There are several benefits that come with the new administration’s change of course. Domestic coal is available in abundance and at a low, stable price, offering a cost-effective replacement for off-shore oil and creating blue-collar and white-collar jobs in some of the most economically-depressed communities in the United States. In 2004, direct employment in the coal industry approached 100,000, with indirect employment at least doubling that. In Ohio alone, coal directly or indirectly created good-paying jobs for 33,000 people, and Ohio is not the nation’s largest coal producer.

Coal has also become a major export, helping to reduce balance-of-trade issues. This recently made headlines as China — pressuring North Korea toward a more rational foreign policy — suspended coal imports from North Korea, replacing them with increased imports of US coal. Coal-fueled industrialization has, in China and India alone, raised as many as one billion people out of crushing poverty. This has been the fastest rise in human well-being in history.

However, with India still needing to extend electricity to 300,000,000 residents, clean coal technologies are imperative. Fortunately, India has become a world leader in creating these solutions, some of which have yet to make it into the United States. The Indian approach embraces both supercritical/ultra-supercritical and carbon-capture coal-fired powerplants. As India’s Energy Minster Piyush Goyal confirmed, upgrading 40 gigawatts of aging thermal plant capacity with modern supercritical plants will generate “savings that will be far greater than possibly the 100,000 megawatts of solar power that we will be generating.”

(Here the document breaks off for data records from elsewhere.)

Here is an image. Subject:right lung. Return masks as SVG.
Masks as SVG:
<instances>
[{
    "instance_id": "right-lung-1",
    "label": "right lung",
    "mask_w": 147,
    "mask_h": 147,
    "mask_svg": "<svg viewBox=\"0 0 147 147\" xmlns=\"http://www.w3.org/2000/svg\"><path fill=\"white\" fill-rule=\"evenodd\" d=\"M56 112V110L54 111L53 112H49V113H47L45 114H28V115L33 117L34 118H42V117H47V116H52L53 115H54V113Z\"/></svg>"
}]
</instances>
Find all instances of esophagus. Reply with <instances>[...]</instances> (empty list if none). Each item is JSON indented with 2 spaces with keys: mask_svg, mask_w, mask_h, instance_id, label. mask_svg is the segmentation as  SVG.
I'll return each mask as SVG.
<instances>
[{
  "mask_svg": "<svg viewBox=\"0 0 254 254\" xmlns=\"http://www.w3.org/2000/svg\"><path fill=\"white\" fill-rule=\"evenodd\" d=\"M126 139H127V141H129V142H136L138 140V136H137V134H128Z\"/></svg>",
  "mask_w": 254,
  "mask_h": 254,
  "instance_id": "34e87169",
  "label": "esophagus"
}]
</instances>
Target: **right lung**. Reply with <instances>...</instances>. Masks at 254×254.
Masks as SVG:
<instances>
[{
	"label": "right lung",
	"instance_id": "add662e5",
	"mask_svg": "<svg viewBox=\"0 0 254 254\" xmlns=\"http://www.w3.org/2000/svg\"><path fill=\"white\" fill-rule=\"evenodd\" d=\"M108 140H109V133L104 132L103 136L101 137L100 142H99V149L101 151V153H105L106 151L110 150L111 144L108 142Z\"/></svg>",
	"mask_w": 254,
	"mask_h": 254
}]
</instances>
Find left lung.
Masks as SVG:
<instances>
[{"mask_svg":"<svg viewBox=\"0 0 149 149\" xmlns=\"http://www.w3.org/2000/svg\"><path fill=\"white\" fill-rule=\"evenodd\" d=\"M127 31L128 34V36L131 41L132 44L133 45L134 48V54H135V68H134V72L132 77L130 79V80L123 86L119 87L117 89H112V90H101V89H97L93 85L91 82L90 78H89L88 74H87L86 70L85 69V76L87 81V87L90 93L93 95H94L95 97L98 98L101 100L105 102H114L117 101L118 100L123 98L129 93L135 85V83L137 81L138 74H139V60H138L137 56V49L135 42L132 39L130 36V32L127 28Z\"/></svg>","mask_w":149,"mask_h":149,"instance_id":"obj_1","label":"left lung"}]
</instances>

Exploring innovative ways of using the captured carbon dioxide, a private-sector Indian coal-fired plant — the first to run profitably without government subsidies — is using the CO2 to create useful products. In Tuticorin, India, a power plant is using captured CO2 to create baking soda as a profitable and edible byproduct of energy production and has the capacity of capturing as much as 66,000 tons of CO2 gas each year.

Recognizing this offshore technology leadership, American congressional leaders, along with Perry, have begun face-to-face meetings with Indian energy officials, exploring ways that Indian clean-energy technology can be brought to the United States while America’s coal and natural gas are exported to India’s energy-starved industries.  

America isn’t the only country seeking clean coal solutions. By opening our doors to clean coal production and use, though, we are taking a leadership position in the international effort to reduce coal emissions while providing enhanced energy supplies to developing nations.

That’s why Secretary Perry is reaching out to India. As Senator Joe Manchin wrote earlier this month, “India will continue to build additional coal-fired capacity. That is a reality that we should consider an opportunity… it makes good sense that the United States leads in bringing clean coal technology to commercialization — and exports that technology to the rest of the world.”

 

Denny Weddle has actively supported alternative energy for 25 years. He owns D3 Marketing & Advertising, which promotes a wide variety of clients in Las Vegas, Nev., and throughout the U.S.